━━━ Extrait du document

Le président de l’audience

 

- On vous a montré le FRP au début, monsieur. Vous avez dit qu’il était juste et correct. C’est seulement lorsque j’ai commencé à vous poser des questions que vous avez dit que vous avez fréquenté l’école beaucoup plus longtemps.

 

Q : Pouvez-vous expliquer la contradiction entre votre témoignage et votre Formulaire de renseignements personnels?

 

A : [...] J’ai terminé mes études [...] comme je l’ai déclaré dans mon FRP. Cependant, vous savez, ce cours que j’ai suivi [...] ils n’émettent pas de certificat ou quoi que ce soit. C’est pourquoi je ne l’ai pas mentionné dans le FRP.

━━━━━━
━━━ Données enregistrées

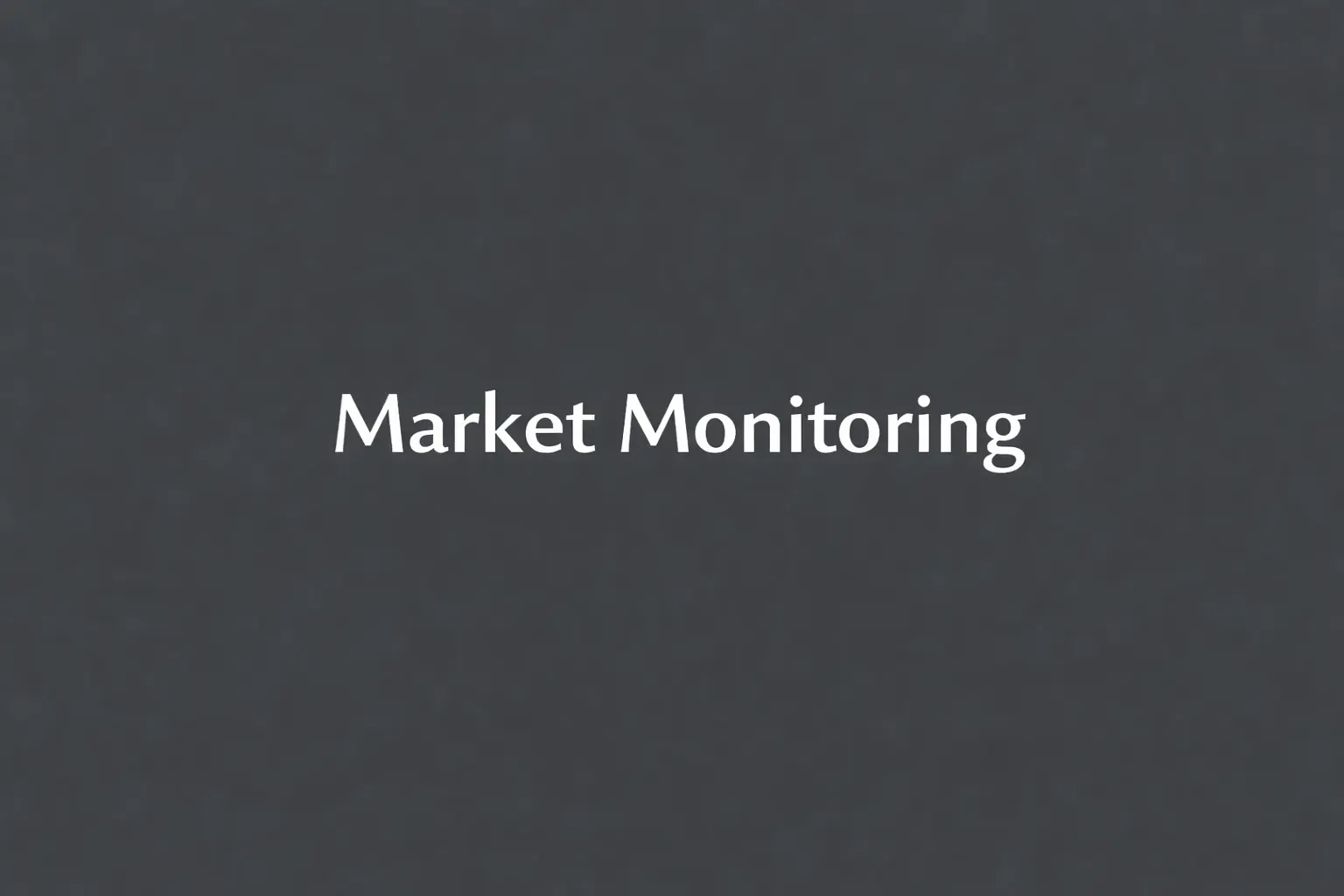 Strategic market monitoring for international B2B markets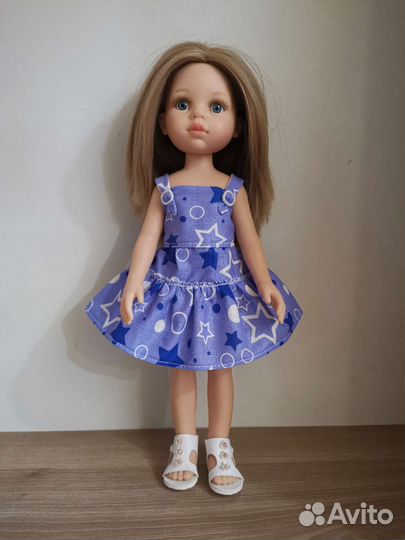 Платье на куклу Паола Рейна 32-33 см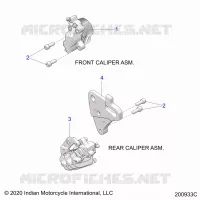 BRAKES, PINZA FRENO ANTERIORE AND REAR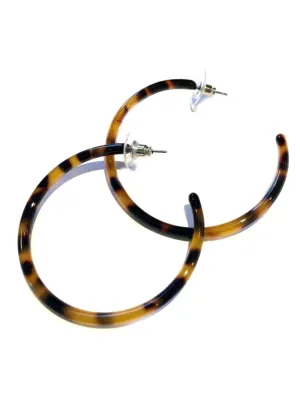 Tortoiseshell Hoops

━━━━━━

■ **Consigne A**
Recopiez le passage de l'extrait d'audience compris entre « - On vous a » et « de renseignements personnels? », ces deux passages inclus.
■ **Consigne B**
Répondez aux questions suivantes à partir de l'extrait d'audience.
(i) Selon le président de l'audience, qu'a dit la personne interrogée du FRP lorsqu'on le lui a montré au début ?
(ii) D'après le président, à quel moment la personne interrogée a-t-elle dit avoir fréquenté l'école beaucoup plus longtemps ?
(iii) Pour quelle raison, selon la réponse donnée, le cours suivi n'a-t-il pas été mentionné dans le FRP ?

■ **Réponse A**
- On vous a montré le FRP au début, monsieur. Vous avez dit qu’il était juste et correct. C’est seulement lorsque j’ai commencé à vous poser des questions que vous avez dit que vous avez fréquenté l’école beaucoup plus longtemps.

 

Q : Pouvez-vous expliquer la contradiction entre votre témoignage et votre Formulaire de renseignements personnels?

■ **Réponse B**
(i) Elle a dit qu'il était juste et correct.
(ii) Seulement lorsque le président a commencé à lui poser des questions.
(iii) Parce que ce cours ne donne lieu à aucun certificat.